Large file transfer over VPN is a problem for many companies for a few reasons, transfer is unreliable, VPN traffic kills the Internet connection, and it is unproductive. This article will show you how to copy large files over VPN or other unreliable network connections, and some of the best software to deal with this, and best practices to deal with large file transfer, and how to ensure file integrity. These are, in my experience, the best way to do it. You have to evaluate yourself, if they work in your environment, and test a lot.
When copying files over VPN, there are a few problems that need to be addressed:
- file transfer can be easily interrupted,
- over saturating the VPN connection,
- redirecting all the available traffic to the VPN connection
- ensuring the transferred file is undamaged
Let’s talk a bit about all of these, why they are important, and how they affect the success of your file copy. This will give you, hopefully, a clearer image of the process.
Network Interruption – File Transfer Failed
When we talk about large file transfers, an interruption after a few hours of transfer is not a good thing, and if you take in consideration the time spent, and to only realize you have to do it again because the transfer failed. There are many reasons for the network to interrupt, and even a second is enough to corrupt your file. VPN is prone to network interruptions with large files, because it saturates the Internet bandwidth, and when other VPN clients try to use the VPN tunnel, the file transfer will be interrupted.
The fix for this is some kind of transfer resuming at both the server level and the client level. A few client-server protocols that support file resuming are: SMB, FTP, HTTP, rsync.
The easiest way to implement file transfer resuming in a corporate environment is through SMB and robocopy. Robocopy has a feature to copy in restartable network mode, so if the network goes down, it will automatically resume the transfer from where it left. The robocopy option to copy in restartable mode is /z as with the regular copy command.

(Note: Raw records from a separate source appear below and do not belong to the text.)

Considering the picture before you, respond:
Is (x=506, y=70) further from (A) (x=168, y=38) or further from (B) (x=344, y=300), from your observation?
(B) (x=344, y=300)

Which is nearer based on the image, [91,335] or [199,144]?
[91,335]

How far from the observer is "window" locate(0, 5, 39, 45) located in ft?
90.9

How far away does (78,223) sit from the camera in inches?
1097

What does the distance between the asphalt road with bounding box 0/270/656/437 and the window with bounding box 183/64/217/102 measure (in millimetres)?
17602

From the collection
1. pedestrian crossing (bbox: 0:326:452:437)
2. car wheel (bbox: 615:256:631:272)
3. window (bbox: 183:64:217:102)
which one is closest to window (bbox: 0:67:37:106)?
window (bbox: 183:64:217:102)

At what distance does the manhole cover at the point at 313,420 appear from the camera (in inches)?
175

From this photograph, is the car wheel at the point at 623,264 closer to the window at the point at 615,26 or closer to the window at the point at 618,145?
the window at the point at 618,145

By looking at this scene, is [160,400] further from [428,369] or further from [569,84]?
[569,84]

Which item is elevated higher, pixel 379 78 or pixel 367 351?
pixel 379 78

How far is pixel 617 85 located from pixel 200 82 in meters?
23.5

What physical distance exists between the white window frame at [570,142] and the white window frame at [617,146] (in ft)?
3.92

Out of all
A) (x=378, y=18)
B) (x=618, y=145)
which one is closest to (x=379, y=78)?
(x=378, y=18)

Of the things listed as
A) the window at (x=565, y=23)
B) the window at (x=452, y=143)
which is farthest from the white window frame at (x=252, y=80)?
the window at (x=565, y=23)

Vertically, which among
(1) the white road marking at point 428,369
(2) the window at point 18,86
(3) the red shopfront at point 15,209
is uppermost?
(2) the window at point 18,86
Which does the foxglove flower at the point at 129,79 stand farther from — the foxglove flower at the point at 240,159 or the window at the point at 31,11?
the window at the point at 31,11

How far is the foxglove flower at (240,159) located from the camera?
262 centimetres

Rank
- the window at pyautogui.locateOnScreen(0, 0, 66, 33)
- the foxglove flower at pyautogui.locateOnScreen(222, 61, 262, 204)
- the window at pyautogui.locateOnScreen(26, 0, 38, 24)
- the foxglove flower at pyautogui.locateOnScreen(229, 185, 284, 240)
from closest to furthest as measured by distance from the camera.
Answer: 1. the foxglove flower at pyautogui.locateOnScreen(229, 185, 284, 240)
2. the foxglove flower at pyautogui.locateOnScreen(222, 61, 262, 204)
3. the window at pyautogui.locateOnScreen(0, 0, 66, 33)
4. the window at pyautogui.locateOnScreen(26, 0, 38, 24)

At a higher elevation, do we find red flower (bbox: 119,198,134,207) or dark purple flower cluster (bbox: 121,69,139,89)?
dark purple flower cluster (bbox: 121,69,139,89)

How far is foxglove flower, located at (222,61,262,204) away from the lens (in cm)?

robocopy /mir /z X:\source-folder\ \\RemoteServer\RemoteFolder
Rsync has also a resume option, and it works great, but you have to make sure you use the network filesystem and not a locally mounted network directory. The command to transfer will be like this:
rsync -aP juser@server:/RemoteServer/Directory /Home/Local-Directory
Filezilla has an option to resume files after interruption, but there is a timeout setup by default. Make sure you set the timeout to 0, so that you can recover even after a few hours with no connection between server and client. Note, that this is not a good option if you have many clients, since it will keep open connections indefinitely.
Apache has also an option to allow file resuming, which is enabled by default. The disadvantage with Apache is that, by default it doesn’t support file upload. If you are determined to use Apache for this though, there are some ways to do it, you can start your research here: File Upload plugin for Apache
Over Saturation of the VPN Connection
The VPN connection is there for many users, don’t think that your file is the most important think in the world. If you take all of the bandwidth for your file transfer, other users might not perform daily important tasks.
The over saturation of the VPN connection can be avoided by implementing bandwidth limiting at the software level.
You can do that with SMB by using robocopy, at the client level. The command will look like this:
robocopy /mir /IPG:250 X:\source-folder\ \\RemoteServer\RemoteFolder
The IPG parameter is the one that controls the bandwidth; it’s the acronym for Inter Packet Gap, and with an IPG of 250, the transfer rate on a 100 MBps network is around 12.7 MBps. The lower the IPG, the higher the bandwidth saturation. The transfer rate will be different for different network speeds.
With FTP is going to be at the server level, it’s very simple if you use Filezilla FTP server. Just restrict the bandwidth to a safe limit, (note that there is no restriction in the picture).
Apache uses mod_ratelimit to control the bandwidth of its clients. For more information about that take a look at this page:
http://httpd.apache.org/docs/trunk/mod/mod_ratelimit.html
Rsync can also limit the bandwidth at the client level, and the option will be “–bwlimit”. A command to synchronize two folders with rsync, throttling the bandwidth, would look like this:
rsync –bwlimit=3000 /local/folder user@RemoteHost:/remote/backup/folder/
The 3000 means 3000 kbps. IMPORTANT, if you use
Control VPN Traffic
It looks like a simple decision to allow all the traffic possible through the VPN, most companies will determine that VPN traffic has the highest priority. However, in real life there are many non VPN applications that are run from the Internet, and are critical for a business. Booking a flight ticket, using a hosted web application, getting your emails from a hosted email server, etc… So it might make sense to control the maximum bandwidth used by the VPN, and this is especially needed in environments where large file transfers over VPN are very common. The best way to control this is through firewall policies to limit the bandwidth for the VPN destination. On some devices, like the Fortigate firewalls I am using, this is called traffic shaping. On other devices might be named differently.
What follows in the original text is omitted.